News

IP Address Configuration with Hyper-V: Pro Tip

I recently resurrected my old Slackware based email server project and decided that instead of handling all of my email the server would act as a spam proxy and forward all the good email to my commercial server.  My hosting situation only allows me one physical machine and for this to work I needed to run Slackware virtually and route the messages internally.

As some of you may be aware when dealing with a co-located server you are given a block of IP addresses that are then bound to the NIC so you can assign them to IIS, Email, FTP etc..  For this project I wanted to bind my new VM to an unused IP address and then route email between the machines using DNS. 

Sounds simple enough, I prepared my new Slackware VM offline and then uploaded it to the server.  From there I created the virtual machine and attached the new VHD (virtual hard drive) and all appeared to be good.  The problem was I could ping and access external websites however, I was unable to ping the host machine.  The host machine could ping the guest however it couldn’t access any resources on the guest.  I tried pulling up a web application on the guest machine and got the "server cannot be contacted" message.  I then tried accessing a SAMBA share and was prompted for a login and password.
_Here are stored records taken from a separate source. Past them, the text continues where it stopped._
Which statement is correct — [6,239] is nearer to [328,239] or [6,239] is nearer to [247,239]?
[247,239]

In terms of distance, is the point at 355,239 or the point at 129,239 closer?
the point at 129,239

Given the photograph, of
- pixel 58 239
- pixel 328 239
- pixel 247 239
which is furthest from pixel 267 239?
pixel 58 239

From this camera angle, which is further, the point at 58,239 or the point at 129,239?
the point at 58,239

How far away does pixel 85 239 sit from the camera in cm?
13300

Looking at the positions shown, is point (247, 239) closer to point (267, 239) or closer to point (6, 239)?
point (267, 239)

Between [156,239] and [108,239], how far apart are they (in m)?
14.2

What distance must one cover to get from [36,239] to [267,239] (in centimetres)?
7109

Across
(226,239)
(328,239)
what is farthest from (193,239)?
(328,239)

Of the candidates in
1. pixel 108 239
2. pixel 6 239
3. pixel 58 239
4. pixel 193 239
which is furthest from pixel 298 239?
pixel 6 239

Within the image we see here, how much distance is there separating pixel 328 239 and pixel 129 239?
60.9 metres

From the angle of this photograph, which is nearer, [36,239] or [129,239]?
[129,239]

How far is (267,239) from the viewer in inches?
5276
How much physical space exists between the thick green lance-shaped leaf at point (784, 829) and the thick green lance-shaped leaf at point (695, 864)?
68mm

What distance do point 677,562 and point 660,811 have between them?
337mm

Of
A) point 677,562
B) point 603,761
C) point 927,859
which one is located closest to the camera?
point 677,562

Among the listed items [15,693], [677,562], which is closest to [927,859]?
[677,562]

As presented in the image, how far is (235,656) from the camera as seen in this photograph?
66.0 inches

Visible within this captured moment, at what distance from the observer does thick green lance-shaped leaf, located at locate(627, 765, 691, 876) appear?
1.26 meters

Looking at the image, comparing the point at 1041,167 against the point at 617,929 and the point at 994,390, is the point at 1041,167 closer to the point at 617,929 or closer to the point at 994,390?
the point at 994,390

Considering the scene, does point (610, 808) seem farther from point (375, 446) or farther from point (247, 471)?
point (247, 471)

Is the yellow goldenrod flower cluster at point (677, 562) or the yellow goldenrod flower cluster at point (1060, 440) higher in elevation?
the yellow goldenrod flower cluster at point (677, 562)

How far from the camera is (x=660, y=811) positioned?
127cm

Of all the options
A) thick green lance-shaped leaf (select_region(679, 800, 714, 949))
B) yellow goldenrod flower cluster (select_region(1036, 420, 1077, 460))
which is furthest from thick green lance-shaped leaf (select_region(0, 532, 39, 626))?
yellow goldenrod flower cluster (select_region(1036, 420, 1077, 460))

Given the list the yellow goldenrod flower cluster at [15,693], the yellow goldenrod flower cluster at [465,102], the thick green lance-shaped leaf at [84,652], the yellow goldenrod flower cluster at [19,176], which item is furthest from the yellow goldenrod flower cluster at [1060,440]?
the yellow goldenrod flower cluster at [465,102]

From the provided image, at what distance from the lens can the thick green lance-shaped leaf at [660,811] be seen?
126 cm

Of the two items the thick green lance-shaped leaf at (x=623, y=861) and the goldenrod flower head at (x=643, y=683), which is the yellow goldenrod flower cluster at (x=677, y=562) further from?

It was almost like the machine was there but it wasn’t on the same network.

I checked ifconfig on the Slackware VM and it was hard coded to the address I wanted and DNS was setup correctly and would resolve external sites such as google.com but wouldn’t resolve hardwareasylum.com which was hosted on the host machine.

It was around this time that I started hitting Google looking for a solution and could not find anything related to my particular situation.  In fact most people were complaining they could ping the guest machine but the guest couldn’t get out.  Of course the solution for that is to setup your virtual network to use a physical NIC and that will allow you to access more than just the local machine.  My system was setup that way and I checked and rechecked it many times.

I was about to give up until I tried one final thing.

In the situation where you are running a Hyper-V VM and the guest (VM) can access external sites but cannot contact the host and when the host machine cannot access the guest machine.

Unbind the Guest (VM) IP address from the physical NIC on the Host machine. 

As it turns out there was an IP conflict but, it wasn’t getting recorded in the event logs or preventing the guest machine from accessing the Internet.  When the host machine tried to access the guest it was getting confused as to what IP address to use and I suspect was using the instance that was bound to the physical NIC and not the one running internally on the Guest VM.